(Spatial question entries)
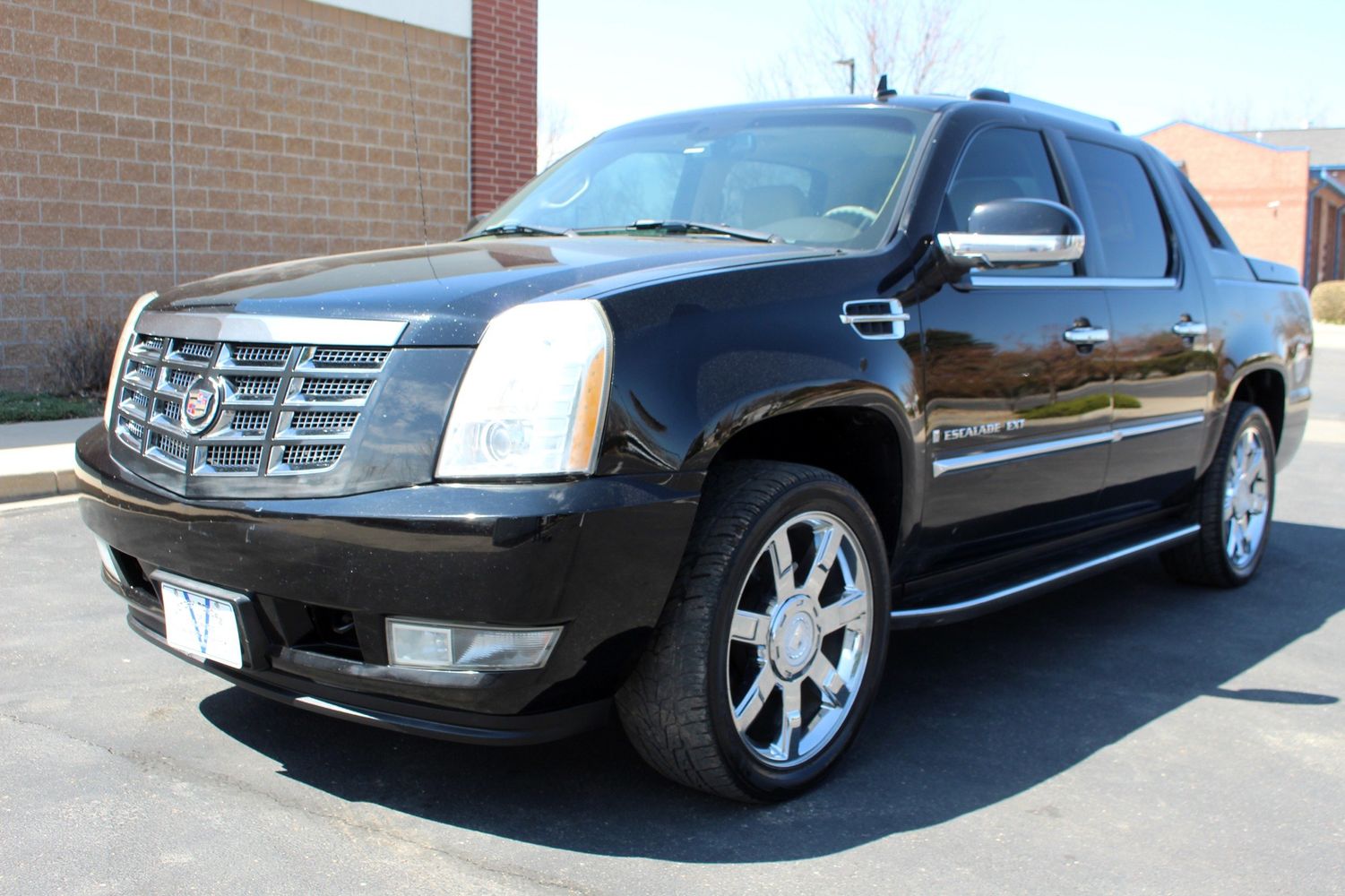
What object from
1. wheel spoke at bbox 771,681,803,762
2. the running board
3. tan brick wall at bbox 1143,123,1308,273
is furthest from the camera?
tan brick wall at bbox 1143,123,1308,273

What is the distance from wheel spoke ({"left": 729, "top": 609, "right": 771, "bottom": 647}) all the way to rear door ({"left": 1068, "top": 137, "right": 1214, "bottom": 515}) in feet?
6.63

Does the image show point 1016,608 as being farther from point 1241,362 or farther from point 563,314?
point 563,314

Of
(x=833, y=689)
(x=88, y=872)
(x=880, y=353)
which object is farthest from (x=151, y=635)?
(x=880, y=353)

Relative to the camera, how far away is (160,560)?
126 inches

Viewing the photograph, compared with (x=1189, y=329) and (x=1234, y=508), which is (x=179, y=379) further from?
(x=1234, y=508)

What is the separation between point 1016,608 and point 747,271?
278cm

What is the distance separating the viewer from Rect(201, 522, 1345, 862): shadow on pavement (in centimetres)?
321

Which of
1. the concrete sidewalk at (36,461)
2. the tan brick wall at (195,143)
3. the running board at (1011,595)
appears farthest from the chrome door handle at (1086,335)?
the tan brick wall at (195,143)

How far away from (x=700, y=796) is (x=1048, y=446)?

> [WHAT THE EXERCISE ASKS] Retype all of the data above line for line, leaving out the pictures.

> [SOLUTION TO THIS EXERCISE]
What object from
1. wheel spoke at bbox 771,681,803,762
2. the running board
3. tan brick wall at bbox 1143,123,1308,273
is furthest from the camera?
tan brick wall at bbox 1143,123,1308,273

What is the distance from wheel spoke ({"left": 729, "top": 609, "right": 771, "bottom": 647}) all the way to rear door ({"left": 1068, "top": 137, "right": 1214, "bottom": 515}) in feet?
6.63

Does the image show point 1016,608 as being farther from point 1241,362 or farther from point 563,314?
point 563,314

Of
(x=833, y=689)
(x=88, y=872)
(x=880, y=353)
which object is farthest from (x=151, y=635)?
(x=880, y=353)

Relative to the camera, how far away is (160,560)?
126 inches

Viewing the photograph, compared with (x=1189, y=329) and (x=1234, y=508), which is (x=179, y=379) further from?
(x=1234, y=508)

What is the separation between point 1016,608 and point 747,271?
278cm

What is the distance separating the viewer from Rect(201, 522, 1345, 862): shadow on pavement (in centimetres)?
321

Which of
1. the concrete sidewalk at (36,461)
2. the tan brick wall at (195,143)
3. the running board at (1011,595)
appears farthest from the chrome door handle at (1086,335)?
the tan brick wall at (195,143)

How far away from (x=700, y=796) is (x=1048, y=446)?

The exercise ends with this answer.